“Now, Trélaz! You will have to drive rather quickly. But don’t use the whip, and be careful going down hill.”

“We always get there somehow,” replied the farmer philosophically.

The carriage started. It was an old time vehicle, of a long-forgotten make. The seats ran lengthwise, and on them the passengers sat back to back, with their feet in a wooden frame. The oddity of its build was a never failing source of jest as people took their places in it.

The mare no less venerable, her hoof now and again striking the rattling wheel as she descended the avenue of chestnuts and heavy foliaged plane-trees at a walking pace and passed through the ever open gate—necessarily so indeed, on account of its useless rusty hinges. She turned into the Vimines road under the shadow of the oak-woods, and, leaving behind a level-crossing, came out on the high road from Lyons to Chambéry, which runs through the village of Cognin.

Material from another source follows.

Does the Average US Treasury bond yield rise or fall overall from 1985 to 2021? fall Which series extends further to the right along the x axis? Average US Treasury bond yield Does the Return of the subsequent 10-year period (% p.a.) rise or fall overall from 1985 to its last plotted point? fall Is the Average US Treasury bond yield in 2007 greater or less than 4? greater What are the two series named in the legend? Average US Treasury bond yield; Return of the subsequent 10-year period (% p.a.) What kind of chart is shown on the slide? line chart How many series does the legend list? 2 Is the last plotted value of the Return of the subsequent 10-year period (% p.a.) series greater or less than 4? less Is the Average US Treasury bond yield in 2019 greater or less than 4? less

There, the road being easier, the old brown mare stepped less cautiously as though she no longer cared how she went, and finished by breaking into a swinging trot which seemed much too fast for the timid Madame Guibert.

The sun had already disappeared behind the Beacon, one of the peaks of the Lépine range, but the clear light of the summer evening hung over the countryside for quite a long time after.

“Mother, look at the mountains,” said Paule.

They form a vast circle around Chambéry, and their rocky heights were tinged with a gorgeous pink, while around their base and sides floated, like a delicate veil, that bluish haze which is the forerunner of fine morrows. But Madame Guibert’s anxiety was too keen to allow her to contemplate the reflection of the setting sun on the summits of the hills. Suddenly she revealed the cause of her preoccupation:

“Suppose the train is ahead of time!”

And although she had spoken earnestly, she was the first to smile at her own supposition.

At last her eyes noted a soft transparent shadow climbing the mountains, and leaving the cross of Le Nivolet bathed in radiant light for an instant she called her daughter’s attention to this symbol, a token of shining faith. Then the same serene peace fell on all nature and, for the first time in long months, on the faces of the two sad women.